Look for the line containing "Given what is" in the listing below. Retype that line and every subsequent line through the last one, and only those.

********

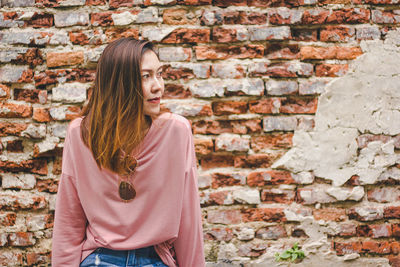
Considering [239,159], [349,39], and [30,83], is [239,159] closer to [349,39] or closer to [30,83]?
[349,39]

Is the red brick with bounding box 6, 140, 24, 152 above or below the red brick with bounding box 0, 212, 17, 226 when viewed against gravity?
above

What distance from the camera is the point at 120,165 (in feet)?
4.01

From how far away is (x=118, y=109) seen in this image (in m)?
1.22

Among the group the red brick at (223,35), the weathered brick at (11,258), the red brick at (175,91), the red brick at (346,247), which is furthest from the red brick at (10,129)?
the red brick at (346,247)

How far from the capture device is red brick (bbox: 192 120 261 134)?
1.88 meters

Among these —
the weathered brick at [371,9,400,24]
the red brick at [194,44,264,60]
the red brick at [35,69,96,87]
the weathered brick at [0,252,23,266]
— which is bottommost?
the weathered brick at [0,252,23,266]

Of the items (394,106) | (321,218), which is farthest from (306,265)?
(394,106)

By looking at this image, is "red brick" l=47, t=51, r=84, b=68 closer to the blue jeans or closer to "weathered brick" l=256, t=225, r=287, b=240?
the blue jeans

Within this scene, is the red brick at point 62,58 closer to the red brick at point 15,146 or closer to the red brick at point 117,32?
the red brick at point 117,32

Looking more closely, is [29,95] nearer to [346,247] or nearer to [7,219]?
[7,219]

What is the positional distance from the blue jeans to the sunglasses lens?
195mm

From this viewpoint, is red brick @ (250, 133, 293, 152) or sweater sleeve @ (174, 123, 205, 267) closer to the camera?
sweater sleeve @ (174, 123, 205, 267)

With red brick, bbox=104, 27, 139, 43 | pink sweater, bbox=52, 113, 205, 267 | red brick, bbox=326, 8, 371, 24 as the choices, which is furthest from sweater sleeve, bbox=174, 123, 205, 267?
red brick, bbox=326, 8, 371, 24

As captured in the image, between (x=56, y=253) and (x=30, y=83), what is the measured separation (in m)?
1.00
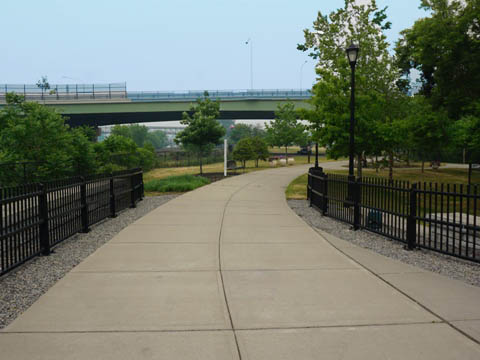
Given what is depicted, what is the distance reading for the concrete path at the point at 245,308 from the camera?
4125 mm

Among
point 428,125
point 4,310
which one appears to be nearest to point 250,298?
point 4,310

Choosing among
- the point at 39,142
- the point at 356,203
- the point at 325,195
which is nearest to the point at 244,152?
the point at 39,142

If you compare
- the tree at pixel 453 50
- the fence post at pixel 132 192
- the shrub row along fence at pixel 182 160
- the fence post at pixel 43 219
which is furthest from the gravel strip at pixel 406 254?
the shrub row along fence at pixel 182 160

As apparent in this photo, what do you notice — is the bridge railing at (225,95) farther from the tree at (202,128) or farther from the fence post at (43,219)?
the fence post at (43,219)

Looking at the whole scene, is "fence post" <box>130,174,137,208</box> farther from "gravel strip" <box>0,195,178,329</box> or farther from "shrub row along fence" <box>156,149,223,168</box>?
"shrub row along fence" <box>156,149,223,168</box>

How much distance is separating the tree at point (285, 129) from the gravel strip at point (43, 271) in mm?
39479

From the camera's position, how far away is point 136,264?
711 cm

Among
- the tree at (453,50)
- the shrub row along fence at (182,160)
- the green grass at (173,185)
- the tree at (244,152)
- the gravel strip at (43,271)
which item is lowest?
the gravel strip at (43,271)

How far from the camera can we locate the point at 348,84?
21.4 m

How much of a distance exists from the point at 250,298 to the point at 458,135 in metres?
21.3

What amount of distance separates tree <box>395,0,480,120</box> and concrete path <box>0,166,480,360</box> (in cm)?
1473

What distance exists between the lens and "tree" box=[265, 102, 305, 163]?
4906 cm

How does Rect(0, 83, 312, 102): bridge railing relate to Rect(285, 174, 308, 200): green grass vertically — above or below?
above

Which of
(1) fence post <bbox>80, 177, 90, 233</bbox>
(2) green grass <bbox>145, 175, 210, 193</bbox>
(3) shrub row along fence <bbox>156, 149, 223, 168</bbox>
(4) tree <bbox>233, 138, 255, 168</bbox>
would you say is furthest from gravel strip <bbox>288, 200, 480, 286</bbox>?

********

# [TASK RESULT]
Given what is depicted, what is the distance reading for the concrete path at the point at 245,308 from the camera?
4125 mm

Among
point 428,125
point 4,310
which one appears to be nearest to point 250,298?
point 4,310

Choosing among
- the point at 39,142
- the point at 356,203
- the point at 325,195
which is nearest to the point at 244,152?
the point at 39,142

If you compare
- the tree at pixel 453 50
- the fence post at pixel 132 192
- the shrub row along fence at pixel 182 160
- the fence post at pixel 43 219
which is furthest from the gravel strip at pixel 406 254?
the shrub row along fence at pixel 182 160

As apparent in this photo, what do you notice — is the bridge railing at (225,95) farther from the tree at (202,128) or farther from the fence post at (43,219)?
the fence post at (43,219)

Looking at the whole scene, is "fence post" <box>130,174,137,208</box> farther from "gravel strip" <box>0,195,178,329</box> or farther from "shrub row along fence" <box>156,149,223,168</box>?
"shrub row along fence" <box>156,149,223,168</box>

How much distance is separating the tree at point (285, 129) from the gravel strip at point (43, 271) in mm?
39479

From the camera's position, how far away is point 136,264?
711 cm

Among
- the tree at (453,50)
- the shrub row along fence at (182,160)
- the green grass at (173,185)
- the tree at (244,152)
- the gravel strip at (43,271)
which item is lowest?
the gravel strip at (43,271)

How far from the camera can we locate the point at 348,84?
21.4 m

How much of a distance exists from the point at 250,298 to the point at 458,135 in metres?
21.3

What amount of distance separates tree <box>395,0,480,120</box> and concrete path <box>0,166,480,360</box> (in cm)?
1473

What distance exists between the lens and "tree" box=[265, 102, 305, 163]?
4906 cm

How does Rect(0, 83, 312, 102): bridge railing relate to Rect(285, 174, 308, 200): green grass vertically — above or below?
above

Which of
(1) fence post <bbox>80, 177, 90, 233</bbox>
(2) green grass <bbox>145, 175, 210, 193</bbox>
(3) shrub row along fence <bbox>156, 149, 223, 168</bbox>
(4) tree <bbox>233, 138, 255, 168</bbox>
would you say is furthest from gravel strip <bbox>288, 200, 480, 286</bbox>?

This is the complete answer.